Question

Memory error while running alignments

0

Entering edit mode

Mihir • 0

@6fc2d61b

Last seen 5 months ago

United States

Hello I am getting this error while aligning sequences. I use Clusterize(), AlignSeq() and DistanceMatrix(). Clusterize works fine, but not the other two. There are about 50,000 sequences with range 50-200 base pairs each


Aligning Sequences:
================================================================================

Time difference of 17679.85 secs

============
 *** caught segfault ***
address 0x14ba5fc5c040, cause 'memory not mapped'

Traceback:
 1: DistanceMatrix(aligned_seqs, verbose = TRUE, processors = 1)
An irrecoverable exception occurred. R is aborting now ...
/var/spool/uge/e241/job_scripts/20856211: line 16: 4046314 Segmentation fault

DECIPHER Alignment • 512 views

ADD COMMENT • link updated 9 weeks ago by Kevin Blighe ★ 4.0k • written 5 months ago by Mihir • 0

0

Entering edit mode

How much memory is available on the computer? A distance matrix of 50k sequences requires at least 50k50k/2 8 bytes = 10GB, assuming the output type = 'dist' in DistanceMatrix(). AlignSeqs() (depending on the parameterization) will need more memory than the distance matrix. Please provide example code if you would like more assistance.

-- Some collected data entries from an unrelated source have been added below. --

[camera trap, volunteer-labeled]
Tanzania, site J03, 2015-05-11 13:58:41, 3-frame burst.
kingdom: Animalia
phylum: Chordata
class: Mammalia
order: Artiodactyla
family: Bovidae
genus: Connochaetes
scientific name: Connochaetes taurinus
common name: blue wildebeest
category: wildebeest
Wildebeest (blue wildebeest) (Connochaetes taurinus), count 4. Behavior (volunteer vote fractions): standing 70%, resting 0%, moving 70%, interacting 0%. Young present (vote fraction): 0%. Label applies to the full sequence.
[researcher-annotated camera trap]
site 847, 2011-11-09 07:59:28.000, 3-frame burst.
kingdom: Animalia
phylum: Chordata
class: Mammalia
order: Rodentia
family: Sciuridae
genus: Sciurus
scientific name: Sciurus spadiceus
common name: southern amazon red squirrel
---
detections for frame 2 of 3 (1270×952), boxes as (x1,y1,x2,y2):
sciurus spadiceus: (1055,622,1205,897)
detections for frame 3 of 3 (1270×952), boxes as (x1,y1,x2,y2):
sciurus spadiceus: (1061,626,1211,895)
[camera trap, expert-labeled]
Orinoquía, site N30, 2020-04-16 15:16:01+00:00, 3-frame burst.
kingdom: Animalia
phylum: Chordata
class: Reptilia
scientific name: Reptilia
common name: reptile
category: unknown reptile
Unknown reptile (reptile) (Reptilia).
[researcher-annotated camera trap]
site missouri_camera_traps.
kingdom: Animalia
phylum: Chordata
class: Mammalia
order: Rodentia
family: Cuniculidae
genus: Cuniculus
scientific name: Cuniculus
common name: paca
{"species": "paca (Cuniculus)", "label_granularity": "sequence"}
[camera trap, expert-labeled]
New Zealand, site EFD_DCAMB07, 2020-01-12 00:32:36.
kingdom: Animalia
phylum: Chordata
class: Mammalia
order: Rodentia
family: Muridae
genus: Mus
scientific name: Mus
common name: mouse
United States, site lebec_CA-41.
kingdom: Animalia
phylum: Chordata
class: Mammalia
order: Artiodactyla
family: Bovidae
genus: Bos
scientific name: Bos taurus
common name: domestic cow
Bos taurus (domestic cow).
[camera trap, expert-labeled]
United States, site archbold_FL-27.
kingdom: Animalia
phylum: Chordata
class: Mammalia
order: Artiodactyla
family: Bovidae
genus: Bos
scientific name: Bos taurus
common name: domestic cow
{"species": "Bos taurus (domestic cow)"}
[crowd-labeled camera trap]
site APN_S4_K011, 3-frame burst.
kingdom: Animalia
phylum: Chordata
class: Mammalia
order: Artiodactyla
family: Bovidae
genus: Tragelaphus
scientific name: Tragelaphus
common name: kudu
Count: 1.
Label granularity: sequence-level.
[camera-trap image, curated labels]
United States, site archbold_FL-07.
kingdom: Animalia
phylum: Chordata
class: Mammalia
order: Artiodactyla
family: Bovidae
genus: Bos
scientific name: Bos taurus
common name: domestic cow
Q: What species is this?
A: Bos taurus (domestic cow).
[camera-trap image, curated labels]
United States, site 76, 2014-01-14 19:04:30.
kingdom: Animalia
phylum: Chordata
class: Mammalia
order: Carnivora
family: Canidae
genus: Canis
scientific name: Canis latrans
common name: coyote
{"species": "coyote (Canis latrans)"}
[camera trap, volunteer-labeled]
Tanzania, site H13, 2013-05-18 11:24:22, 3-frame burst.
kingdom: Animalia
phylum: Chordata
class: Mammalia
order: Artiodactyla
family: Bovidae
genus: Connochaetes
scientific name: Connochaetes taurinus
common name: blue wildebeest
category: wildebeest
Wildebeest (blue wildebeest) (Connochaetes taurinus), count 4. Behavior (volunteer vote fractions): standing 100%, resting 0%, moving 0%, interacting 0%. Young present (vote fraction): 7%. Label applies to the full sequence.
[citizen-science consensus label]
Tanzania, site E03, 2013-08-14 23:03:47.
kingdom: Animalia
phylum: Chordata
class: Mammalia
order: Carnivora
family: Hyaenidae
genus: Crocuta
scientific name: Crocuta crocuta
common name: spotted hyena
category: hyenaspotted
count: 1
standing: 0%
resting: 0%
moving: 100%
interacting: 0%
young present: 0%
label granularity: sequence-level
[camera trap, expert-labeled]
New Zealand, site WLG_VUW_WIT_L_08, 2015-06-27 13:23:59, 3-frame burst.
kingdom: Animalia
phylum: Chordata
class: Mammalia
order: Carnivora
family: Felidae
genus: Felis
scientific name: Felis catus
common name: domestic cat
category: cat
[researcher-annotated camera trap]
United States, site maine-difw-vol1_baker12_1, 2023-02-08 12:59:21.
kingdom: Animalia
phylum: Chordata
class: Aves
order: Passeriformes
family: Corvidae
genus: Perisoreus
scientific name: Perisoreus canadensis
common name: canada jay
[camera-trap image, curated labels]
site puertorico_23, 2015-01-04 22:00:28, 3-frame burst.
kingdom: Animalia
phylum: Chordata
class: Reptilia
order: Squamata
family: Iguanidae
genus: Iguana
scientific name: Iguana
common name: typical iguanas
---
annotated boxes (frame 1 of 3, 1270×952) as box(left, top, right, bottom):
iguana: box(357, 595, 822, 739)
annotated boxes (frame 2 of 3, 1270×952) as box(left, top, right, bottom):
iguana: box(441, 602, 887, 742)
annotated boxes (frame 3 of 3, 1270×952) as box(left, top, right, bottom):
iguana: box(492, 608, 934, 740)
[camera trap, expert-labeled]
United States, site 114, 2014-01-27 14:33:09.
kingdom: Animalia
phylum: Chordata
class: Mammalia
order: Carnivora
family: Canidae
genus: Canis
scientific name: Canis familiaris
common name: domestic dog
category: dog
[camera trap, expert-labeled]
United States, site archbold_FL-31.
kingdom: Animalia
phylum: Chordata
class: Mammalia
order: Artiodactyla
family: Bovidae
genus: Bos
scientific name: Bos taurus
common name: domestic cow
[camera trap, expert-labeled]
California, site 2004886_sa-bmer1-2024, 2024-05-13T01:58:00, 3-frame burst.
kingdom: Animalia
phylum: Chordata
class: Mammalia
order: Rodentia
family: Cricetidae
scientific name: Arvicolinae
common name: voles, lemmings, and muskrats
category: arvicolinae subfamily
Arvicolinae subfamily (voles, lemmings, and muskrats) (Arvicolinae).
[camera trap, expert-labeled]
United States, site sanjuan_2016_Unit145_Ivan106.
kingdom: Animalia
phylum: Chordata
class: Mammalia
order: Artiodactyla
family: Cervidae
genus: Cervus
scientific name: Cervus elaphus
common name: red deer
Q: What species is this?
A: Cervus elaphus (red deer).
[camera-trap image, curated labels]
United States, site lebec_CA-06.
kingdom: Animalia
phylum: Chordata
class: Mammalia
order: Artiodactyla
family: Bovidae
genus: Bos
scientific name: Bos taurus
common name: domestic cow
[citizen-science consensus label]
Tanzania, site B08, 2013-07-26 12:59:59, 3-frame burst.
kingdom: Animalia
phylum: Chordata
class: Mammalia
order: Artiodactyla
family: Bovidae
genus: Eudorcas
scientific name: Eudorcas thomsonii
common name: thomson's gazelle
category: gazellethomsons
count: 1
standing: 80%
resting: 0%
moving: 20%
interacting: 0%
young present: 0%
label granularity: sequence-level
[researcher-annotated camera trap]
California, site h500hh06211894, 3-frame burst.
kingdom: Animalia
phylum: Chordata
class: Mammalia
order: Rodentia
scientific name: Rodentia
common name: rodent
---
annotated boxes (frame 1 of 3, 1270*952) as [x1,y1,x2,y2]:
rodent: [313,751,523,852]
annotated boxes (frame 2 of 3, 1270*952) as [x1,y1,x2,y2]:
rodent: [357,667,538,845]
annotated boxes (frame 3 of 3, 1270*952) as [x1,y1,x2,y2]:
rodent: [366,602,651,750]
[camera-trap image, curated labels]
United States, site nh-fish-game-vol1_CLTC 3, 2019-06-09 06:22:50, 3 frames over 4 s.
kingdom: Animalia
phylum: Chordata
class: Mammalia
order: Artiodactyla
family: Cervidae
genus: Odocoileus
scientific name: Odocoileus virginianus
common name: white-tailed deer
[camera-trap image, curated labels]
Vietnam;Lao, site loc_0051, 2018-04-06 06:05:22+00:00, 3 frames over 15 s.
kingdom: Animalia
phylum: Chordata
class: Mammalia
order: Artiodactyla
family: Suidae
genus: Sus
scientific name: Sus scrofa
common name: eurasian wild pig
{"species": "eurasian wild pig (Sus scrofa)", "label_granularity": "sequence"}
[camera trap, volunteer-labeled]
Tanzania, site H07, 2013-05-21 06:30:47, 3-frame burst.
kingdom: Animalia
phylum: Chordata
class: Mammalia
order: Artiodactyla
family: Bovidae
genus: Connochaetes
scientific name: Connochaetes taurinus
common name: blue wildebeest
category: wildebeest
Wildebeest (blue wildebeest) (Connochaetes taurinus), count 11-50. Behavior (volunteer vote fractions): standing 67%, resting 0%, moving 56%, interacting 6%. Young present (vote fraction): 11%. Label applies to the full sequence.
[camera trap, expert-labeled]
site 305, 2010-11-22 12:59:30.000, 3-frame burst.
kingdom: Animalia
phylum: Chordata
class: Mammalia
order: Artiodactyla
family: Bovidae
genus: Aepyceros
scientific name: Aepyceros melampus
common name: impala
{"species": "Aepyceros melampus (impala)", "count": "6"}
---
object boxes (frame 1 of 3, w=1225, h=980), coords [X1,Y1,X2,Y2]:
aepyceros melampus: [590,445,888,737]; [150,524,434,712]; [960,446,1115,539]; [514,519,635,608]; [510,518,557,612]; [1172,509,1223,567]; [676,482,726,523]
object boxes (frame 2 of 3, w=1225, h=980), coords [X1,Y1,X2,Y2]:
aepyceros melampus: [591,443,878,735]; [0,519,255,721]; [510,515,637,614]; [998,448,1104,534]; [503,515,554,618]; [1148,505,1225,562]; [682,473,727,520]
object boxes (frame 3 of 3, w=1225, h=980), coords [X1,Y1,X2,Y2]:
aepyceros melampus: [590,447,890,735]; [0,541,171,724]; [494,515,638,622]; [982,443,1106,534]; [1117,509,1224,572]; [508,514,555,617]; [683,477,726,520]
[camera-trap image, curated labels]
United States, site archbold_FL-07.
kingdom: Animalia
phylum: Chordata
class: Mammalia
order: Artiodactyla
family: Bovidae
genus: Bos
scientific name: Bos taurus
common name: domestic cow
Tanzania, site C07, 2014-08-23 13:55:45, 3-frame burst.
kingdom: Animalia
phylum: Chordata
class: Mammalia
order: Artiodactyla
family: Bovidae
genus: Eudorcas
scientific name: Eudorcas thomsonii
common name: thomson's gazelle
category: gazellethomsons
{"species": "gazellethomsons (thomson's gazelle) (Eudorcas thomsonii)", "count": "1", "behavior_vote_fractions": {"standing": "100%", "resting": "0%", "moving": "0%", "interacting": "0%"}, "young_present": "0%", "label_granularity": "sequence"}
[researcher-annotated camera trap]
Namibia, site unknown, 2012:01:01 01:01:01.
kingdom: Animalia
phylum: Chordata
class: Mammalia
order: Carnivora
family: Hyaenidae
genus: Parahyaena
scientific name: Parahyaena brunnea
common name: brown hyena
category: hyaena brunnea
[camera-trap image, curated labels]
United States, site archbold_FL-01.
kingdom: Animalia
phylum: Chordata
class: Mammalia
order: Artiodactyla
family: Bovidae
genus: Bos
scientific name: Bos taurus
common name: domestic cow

ADD REPLY • link 3 months ago Erik Wright ▴ 150

score 0 · Answer 1 · 2025-11-21

Your error arises from insufficient memory allocation on your system. A distance matrix for 50,000 sequences requires substantial RAM. For the default output type of 'dist' in DistanceMatrix(), this needs at least 10 gigabytes, calculated as (50,000 50,000 / 2) 8 bytes. The AlignSeqs() function may require even more memory, depending on its parameters such as the guide tree construction or refinement steps.

The segmentation fault indicates that R attempted to access unmapped memory, which typically occurs when the process exceeds available RAM. Your system likely cannot handle the full set of 50,000 sequences in one operation.

To resolve this, process your sequences in smaller batches. First, use Clusterize() to group similar sequences, as you mentioned it works. Then, align and compute distances within each cluster separately. This reduces memory usage per operation.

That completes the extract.